In 2014 the EU Counter-Terrorism Strategy was updated in order to reflect the ‘changing nature of the threat and the need to prevent people from becoming radicalized, being radicalized and being recruited to terrorism and to prevent a new generation of terrorists from emerging’[3]. The revised strategy therefore addresses Violent Extremism with new patterns and preventive mechanisms more adapted to the contemporary issues, such as the role of internet and social media in the process of radicalization of individuals.

Complementing this new EU approach to VE, the European Commission’s (EC) 2014 communication on ‘Preventing Radicalization to Terrorism and Violent Extremism: Strengthening the EU’s Response’ highlights that along with the European External Action Service (EEAS), the EC will undertake actions to ‘incorporate new strategies to prevent radicalization and violent extremism into traditional development cooperation tools and instruments, particularly in fragile states prone to violent extremism’[4].

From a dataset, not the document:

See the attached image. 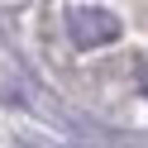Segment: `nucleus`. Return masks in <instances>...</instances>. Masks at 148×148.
Returning a JSON list of instances; mask_svg holds the SVG:
<instances>
[{"label": "nucleus", "mask_w": 148, "mask_h": 148, "mask_svg": "<svg viewBox=\"0 0 148 148\" xmlns=\"http://www.w3.org/2000/svg\"><path fill=\"white\" fill-rule=\"evenodd\" d=\"M67 34L77 48H100L119 38V19L100 5H67Z\"/></svg>", "instance_id": "1"}]
</instances>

In addition to this, the EU’s Foreign Affairs Council adopted a ‘counter-terrorism strategy for Syria and Iraq, with particular focus on foreign fighters’, within which the priorities are included in the four pillars of the EU Counter-Terrorism Strategy (prevent, protect, pursue and respond), but adding two more components: political dialogue and engagement with key stakeholders.

Most recently, the EC published a communication on ‘Supporting the prevention of radicalization leading to violent extremism’, which targets seven areas of work, including the promotion of inclusive education and EU common values, an open and resilient society reaching out to young people and also more support for research about the topic[5].

Among the main programmes and projects supported by the EU, the Radicalization Awareness Network (RAN) stands out as the leading network composed of practitioners, researches and policy-makers around Europe providing the policy framework for EU’s efforts to prevent radicalization[6].

This shifting in the recognition of gender perspective at the EU policy level has led the regional block to put more emphasis on this front, and a number of projects and programmes that include gender have been supported by the EU.

Until recently, the EU’s strategies in preventing and responding to violent extremism overlooked gender perspectives, since most of the focus were put into “hard-power” initiatives, such as the use of military and economic power. Nevertheless, more investment in research has led experts within the RAN to highlight that a gender perspective is essential to any prevention initiatives. As highlighted in their study, investing more in gender equality and including women in the preventive efforts towards radicalization can have positive impacts in the overall goals of any prevention programme on VE and radicalization.  That being said, the RAN experts have concluded that:

Women can be empowered to come forward and help in the design of CVE interventions by empowering other women to share their experiences, and by providing training for women and in the community itself, via civil organisations and personal networks. [7]

Furthermore, a recent research conducted by the Brooking Institute argues that a ‘gendered approach’ to CVE programming is crucial for achieving optimal results, and women should also be also implicated in these efforts[8].

This shifting in the recognition of gender perspective at the EU policy level has led the regional block to put more emphasis on this front, and a number of projects and programmes that include gender have been supported by the EU, such as the EU’s Strengthening Resilience to Violence and Extremism (STRIVE)[9] and the CT Morse project[10]. The former, for instance, have implemented a peace consolidation and transitional justice programme in Côte d’Ivoire, which included a training on gender in different regions affected by conflict. In addition, the CT Morse project has recognized the intersection between conflict, violence, and gender, and the importance of integrating a gender dimension in the prevention of VE. According to CT Morse, a particular emphasis must be put on addressing issues related to gender equality, as ‘this could have a “dampening” effect on reducing violent extremism’[11].